A person I have corresponded with very recently is an ex-psychotherapist who is dying of cancer, and who wrote: “The only thing that I know is that PEOPLE DONT CHANGE UNTIL THEY FEEL PAIN.”
I agree that people only really question their self-image, and attitudes toward the conduct of their lives, until after having first been gob-smacked by the random and cruel realities of life. One way of rephrasing the above would be:
“Every body continues in its state of rest, or of uniform motion in a right line, unless it is compelled to change that state by forces impressed upon it.”
—Sir Isaac Newton (1642-1727),
Newton’s 1st Law of Motion, a.k.a. inertia.
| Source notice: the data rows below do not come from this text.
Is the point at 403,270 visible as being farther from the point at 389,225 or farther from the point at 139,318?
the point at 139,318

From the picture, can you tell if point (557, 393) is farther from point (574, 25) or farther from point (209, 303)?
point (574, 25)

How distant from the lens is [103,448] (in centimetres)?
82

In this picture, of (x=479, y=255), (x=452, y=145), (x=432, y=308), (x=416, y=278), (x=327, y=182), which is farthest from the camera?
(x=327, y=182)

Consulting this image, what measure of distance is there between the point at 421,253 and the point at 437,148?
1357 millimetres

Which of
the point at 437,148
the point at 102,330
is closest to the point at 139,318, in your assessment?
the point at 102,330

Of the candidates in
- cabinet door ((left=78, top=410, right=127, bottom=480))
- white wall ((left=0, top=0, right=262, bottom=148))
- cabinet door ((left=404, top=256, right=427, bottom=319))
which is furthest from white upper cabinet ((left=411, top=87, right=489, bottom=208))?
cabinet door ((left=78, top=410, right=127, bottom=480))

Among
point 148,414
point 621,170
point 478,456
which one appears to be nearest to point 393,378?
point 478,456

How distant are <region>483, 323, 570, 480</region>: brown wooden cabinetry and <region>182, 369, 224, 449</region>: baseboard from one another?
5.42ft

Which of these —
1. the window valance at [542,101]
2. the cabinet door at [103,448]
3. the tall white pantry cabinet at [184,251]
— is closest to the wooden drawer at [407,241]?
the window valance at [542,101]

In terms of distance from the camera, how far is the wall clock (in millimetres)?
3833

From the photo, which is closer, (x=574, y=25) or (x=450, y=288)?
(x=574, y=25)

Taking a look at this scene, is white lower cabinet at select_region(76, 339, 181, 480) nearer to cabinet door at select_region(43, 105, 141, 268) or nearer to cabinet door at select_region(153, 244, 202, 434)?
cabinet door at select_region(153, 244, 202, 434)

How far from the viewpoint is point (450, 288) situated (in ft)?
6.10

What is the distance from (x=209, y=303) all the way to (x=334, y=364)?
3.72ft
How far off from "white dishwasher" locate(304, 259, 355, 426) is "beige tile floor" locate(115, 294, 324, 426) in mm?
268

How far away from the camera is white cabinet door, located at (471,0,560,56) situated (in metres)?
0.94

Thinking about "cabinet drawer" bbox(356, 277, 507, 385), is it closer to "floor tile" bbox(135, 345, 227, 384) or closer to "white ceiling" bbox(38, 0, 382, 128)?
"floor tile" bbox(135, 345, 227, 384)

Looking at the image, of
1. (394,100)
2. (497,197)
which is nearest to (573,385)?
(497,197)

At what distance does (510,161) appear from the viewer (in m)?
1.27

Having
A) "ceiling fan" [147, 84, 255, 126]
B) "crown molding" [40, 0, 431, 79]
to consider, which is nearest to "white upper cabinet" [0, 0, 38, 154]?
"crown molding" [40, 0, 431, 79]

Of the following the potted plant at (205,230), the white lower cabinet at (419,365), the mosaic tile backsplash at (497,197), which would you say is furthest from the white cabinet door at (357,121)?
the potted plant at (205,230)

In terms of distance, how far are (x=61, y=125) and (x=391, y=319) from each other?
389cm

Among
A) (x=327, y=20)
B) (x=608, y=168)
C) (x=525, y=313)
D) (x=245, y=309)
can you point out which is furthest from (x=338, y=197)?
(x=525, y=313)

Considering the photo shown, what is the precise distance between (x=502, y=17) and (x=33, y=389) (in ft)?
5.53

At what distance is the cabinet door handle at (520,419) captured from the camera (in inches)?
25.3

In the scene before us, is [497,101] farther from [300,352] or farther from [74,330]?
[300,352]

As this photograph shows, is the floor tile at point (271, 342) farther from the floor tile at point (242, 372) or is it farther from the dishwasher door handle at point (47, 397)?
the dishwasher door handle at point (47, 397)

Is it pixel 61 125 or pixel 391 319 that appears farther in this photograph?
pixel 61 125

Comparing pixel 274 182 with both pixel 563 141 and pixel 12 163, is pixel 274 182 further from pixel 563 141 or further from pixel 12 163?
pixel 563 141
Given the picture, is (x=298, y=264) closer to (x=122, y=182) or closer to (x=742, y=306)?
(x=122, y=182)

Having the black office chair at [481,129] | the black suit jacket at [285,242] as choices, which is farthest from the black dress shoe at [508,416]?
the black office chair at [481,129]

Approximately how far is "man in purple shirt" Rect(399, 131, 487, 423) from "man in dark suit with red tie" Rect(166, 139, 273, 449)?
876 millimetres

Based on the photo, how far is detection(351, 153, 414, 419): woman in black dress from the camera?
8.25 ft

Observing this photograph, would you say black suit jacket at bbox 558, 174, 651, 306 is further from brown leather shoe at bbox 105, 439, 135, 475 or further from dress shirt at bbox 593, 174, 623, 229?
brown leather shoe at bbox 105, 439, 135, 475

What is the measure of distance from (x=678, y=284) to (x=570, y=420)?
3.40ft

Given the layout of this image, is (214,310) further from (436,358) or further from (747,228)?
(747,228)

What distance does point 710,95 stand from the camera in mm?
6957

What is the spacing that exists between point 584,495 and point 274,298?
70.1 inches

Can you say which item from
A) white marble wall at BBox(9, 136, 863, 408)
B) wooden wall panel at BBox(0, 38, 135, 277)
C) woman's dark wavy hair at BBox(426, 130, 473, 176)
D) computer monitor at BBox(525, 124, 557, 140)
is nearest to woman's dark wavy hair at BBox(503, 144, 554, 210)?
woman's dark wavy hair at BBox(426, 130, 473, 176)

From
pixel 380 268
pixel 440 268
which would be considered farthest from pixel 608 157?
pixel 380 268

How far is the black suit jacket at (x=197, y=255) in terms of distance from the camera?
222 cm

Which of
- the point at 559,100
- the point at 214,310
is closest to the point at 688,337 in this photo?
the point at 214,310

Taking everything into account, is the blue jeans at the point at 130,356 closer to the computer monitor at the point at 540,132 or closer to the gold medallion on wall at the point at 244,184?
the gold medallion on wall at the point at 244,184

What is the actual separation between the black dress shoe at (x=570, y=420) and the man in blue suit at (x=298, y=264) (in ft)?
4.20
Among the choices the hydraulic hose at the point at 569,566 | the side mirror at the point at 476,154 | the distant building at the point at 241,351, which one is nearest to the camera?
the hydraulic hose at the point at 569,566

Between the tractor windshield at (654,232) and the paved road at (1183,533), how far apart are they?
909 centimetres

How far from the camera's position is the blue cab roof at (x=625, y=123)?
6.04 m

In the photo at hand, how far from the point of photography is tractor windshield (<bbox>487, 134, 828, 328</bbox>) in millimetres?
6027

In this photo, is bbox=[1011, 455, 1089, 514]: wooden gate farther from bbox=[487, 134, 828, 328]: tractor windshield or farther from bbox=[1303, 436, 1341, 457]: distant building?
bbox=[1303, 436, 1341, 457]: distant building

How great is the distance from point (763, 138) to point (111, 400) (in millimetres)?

So my conclusion is: live confidently, make the best of it and enjoy it; in that way you add goodness to the world. And, yes, we have to accept that there will be pain and suffering for many many others no matter what, and even despite whatever best efforts we put in to relieve and prevent as much of that pain that the rest of the world will be burdened with. And, this has always been true. This is what I want my children to know and apply in their own lives, because I know that then their lives will be as happy as is possible.
Be aware, be intelligent, be confident, be kind. Life is a gift. And, have fun!
I guess this last is my definition of love.